## WHAT IS BEING ASKED:
Repeat the data word for word. Do not include the pictures.
+++
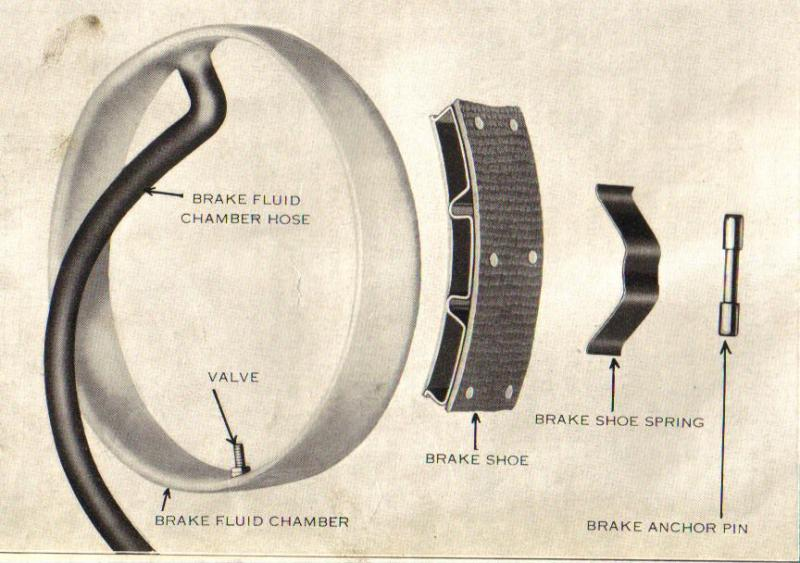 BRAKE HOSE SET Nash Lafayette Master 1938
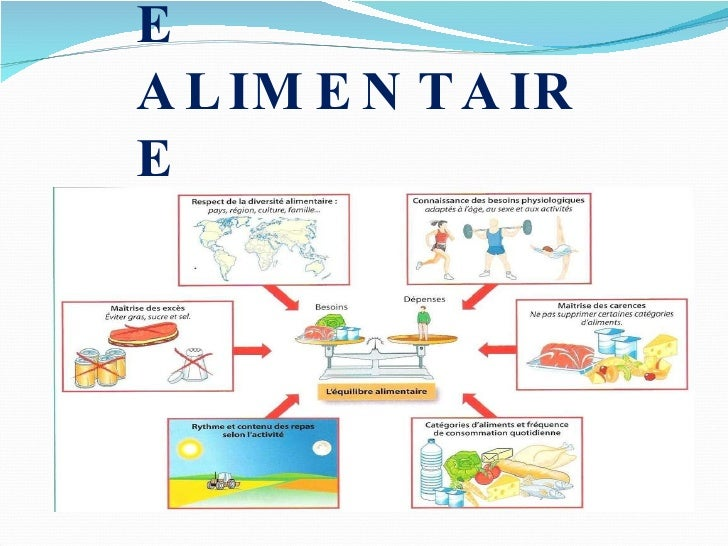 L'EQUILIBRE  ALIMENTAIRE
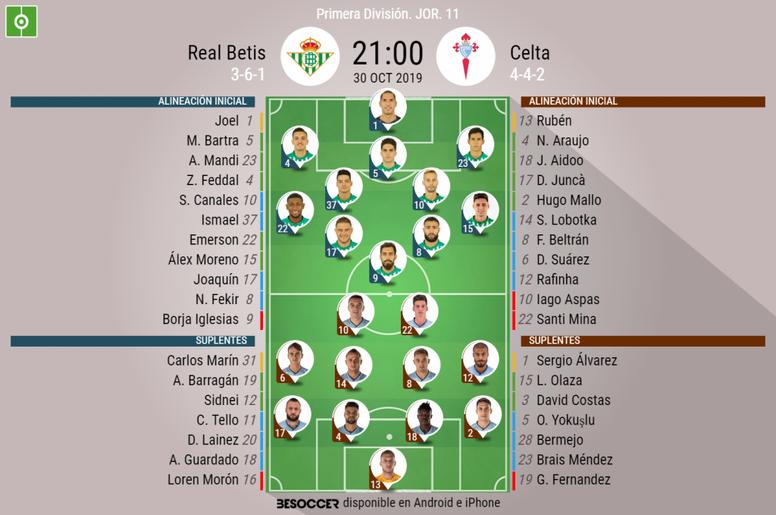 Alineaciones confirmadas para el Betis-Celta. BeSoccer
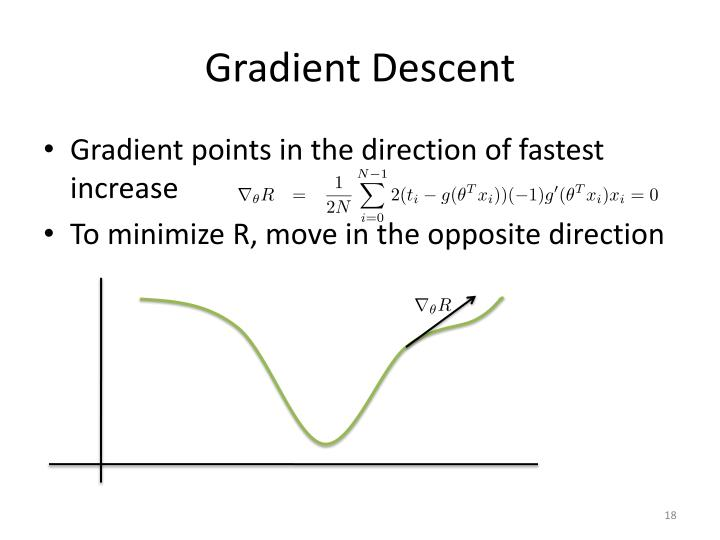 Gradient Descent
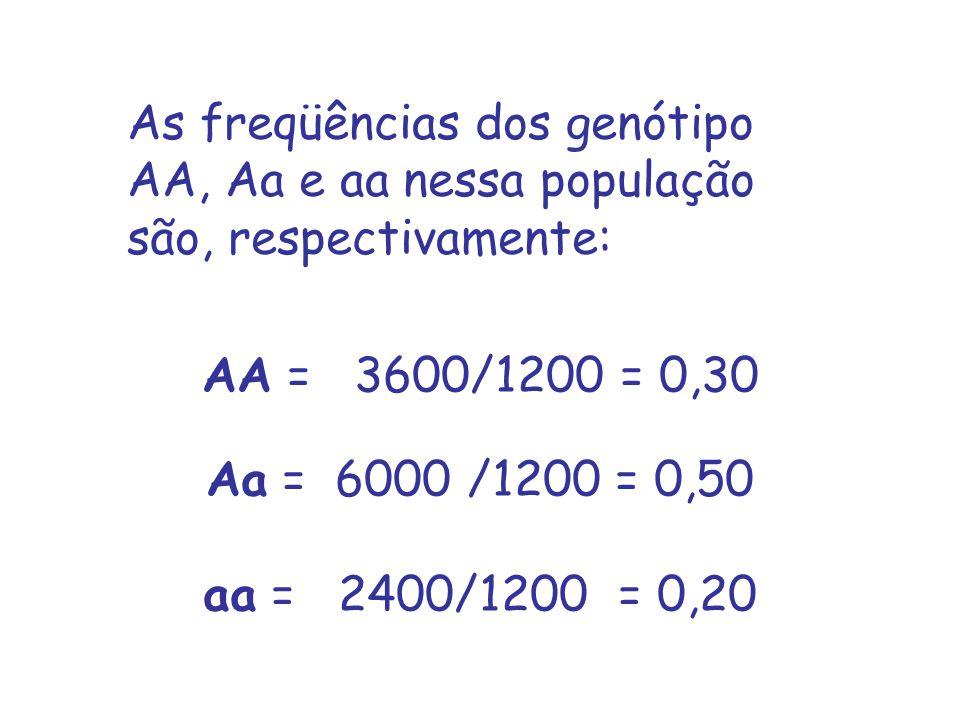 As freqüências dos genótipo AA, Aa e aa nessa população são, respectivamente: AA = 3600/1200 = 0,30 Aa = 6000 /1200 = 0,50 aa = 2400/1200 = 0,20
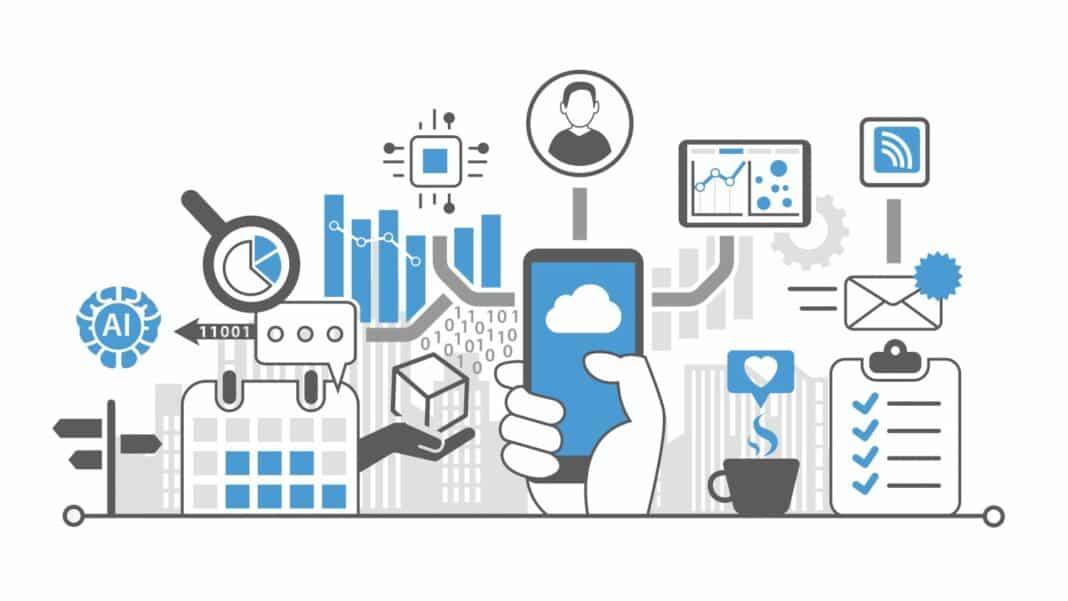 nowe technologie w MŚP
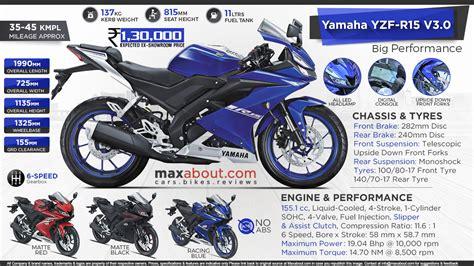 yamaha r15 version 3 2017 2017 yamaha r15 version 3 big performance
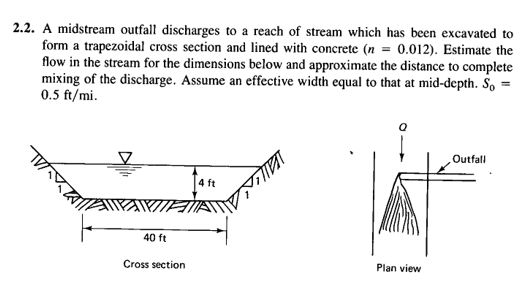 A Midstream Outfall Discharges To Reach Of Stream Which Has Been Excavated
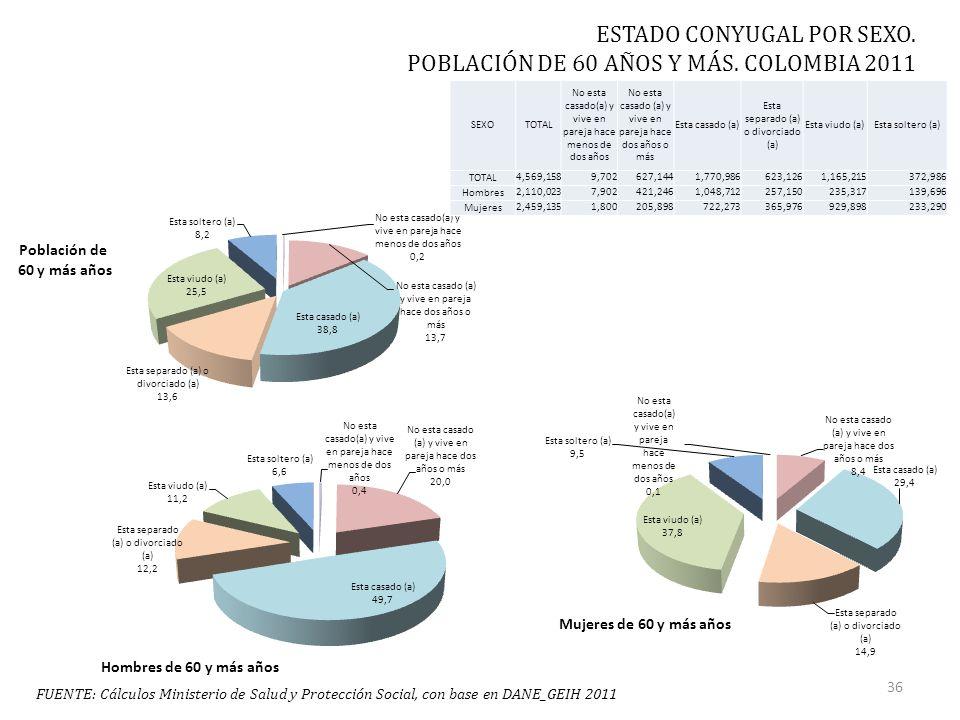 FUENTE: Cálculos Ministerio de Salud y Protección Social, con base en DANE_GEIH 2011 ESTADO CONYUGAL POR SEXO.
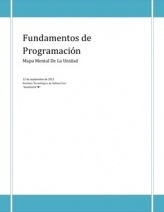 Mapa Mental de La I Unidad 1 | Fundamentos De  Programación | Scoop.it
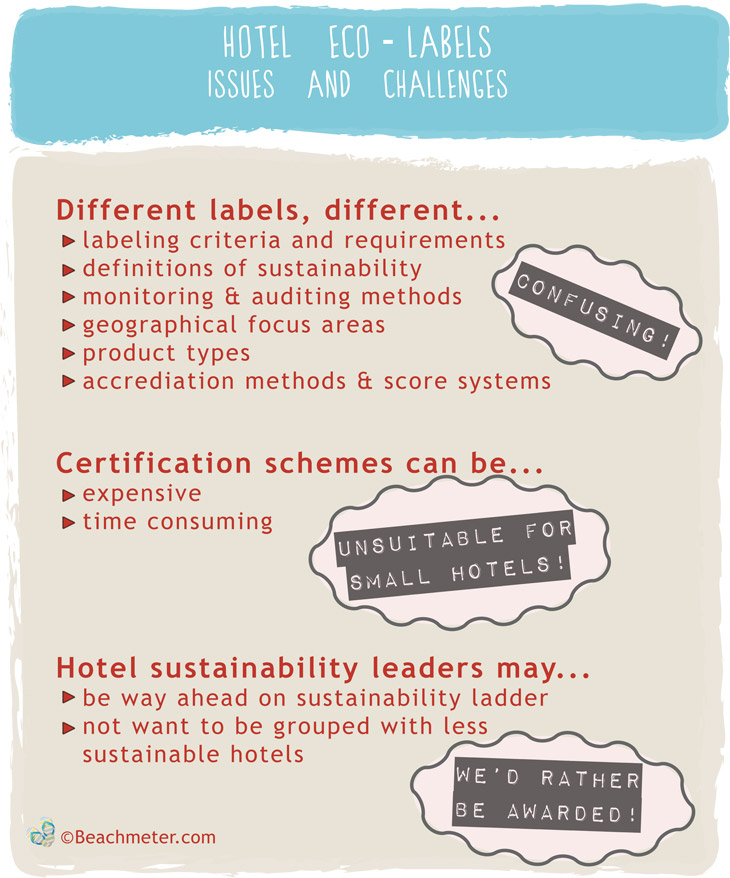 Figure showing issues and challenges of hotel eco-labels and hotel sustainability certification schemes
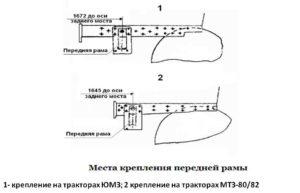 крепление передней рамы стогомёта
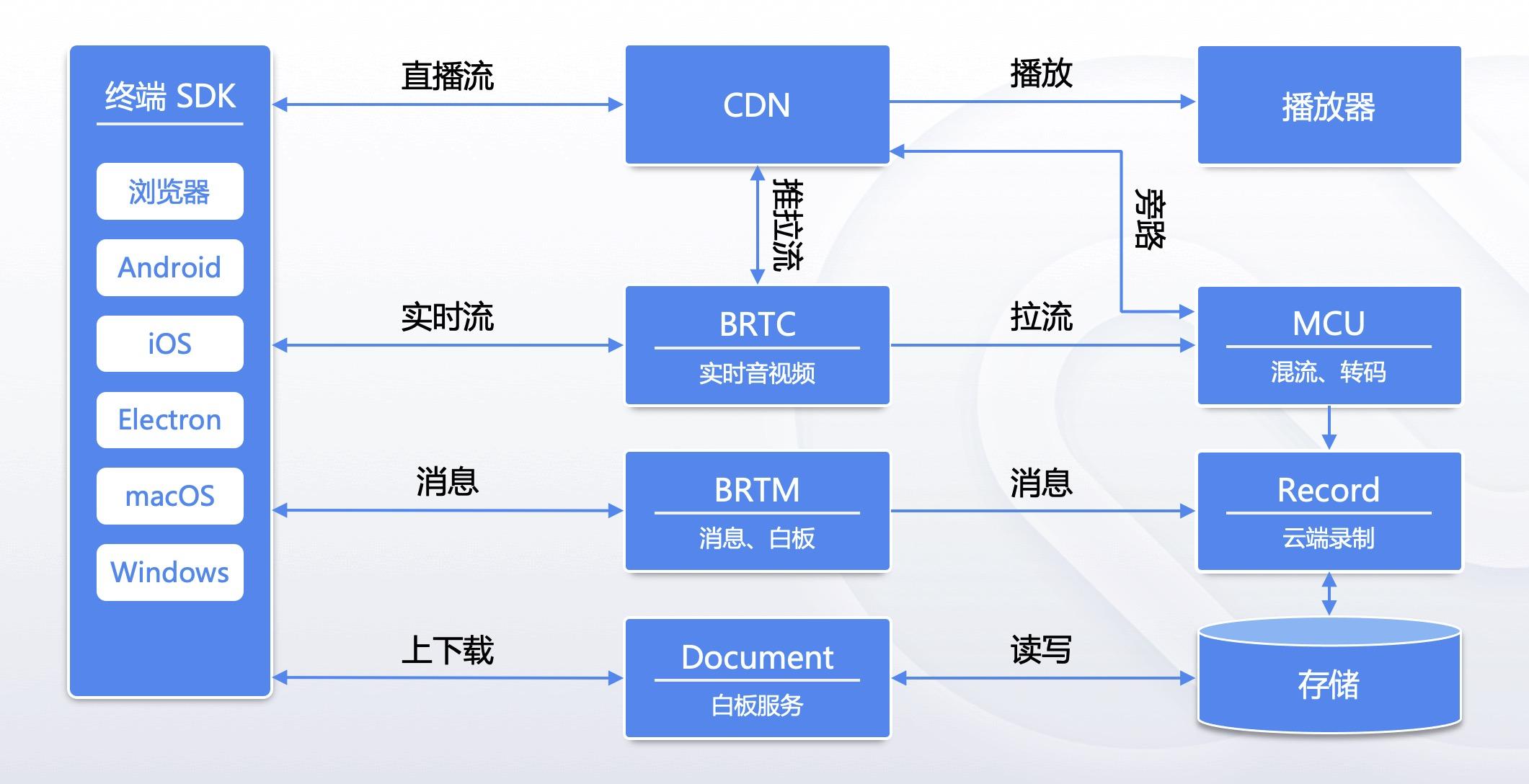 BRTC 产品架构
+++
## REPLY TO THE TASK:
 BRAKE HOSE SET Nash Lafayette Master 1938
 L'EQUILIBRE  ALIMENTAIRE
 Alineaciones confirmadas para el Betis-Celta. BeSoccer
 Gradient Descent
 As freqüências dos genótipo AA, Aa e aa nessa população são, respectivamente: AA = 3600/1200 = 0,30 Aa = 6000 /1200 = 0,50 aa = 2400/1200 = 0,20
 nowe technologie w MŚP
 yamaha r15 version 3 2017 2017 yamaha r15 version 3 big performance
 A Midstream Outfall Discharges To Reach Of Stream Which Has Been Excavated
 FUENTE: Cálculos Ministerio de Salud y Protección Social, con base en DANE_GEIH 2011 ESTADO CONYUGAL POR SEXO.
 Mapa Mental de La I Unidad 1 | Fundamentos De  Programación | Scoop.it
 Figure showing issues and challenges of hotel eco-labels and hotel sustainability certification schemes
 крепление передней рамы стогомёта
 BRTC 产品架构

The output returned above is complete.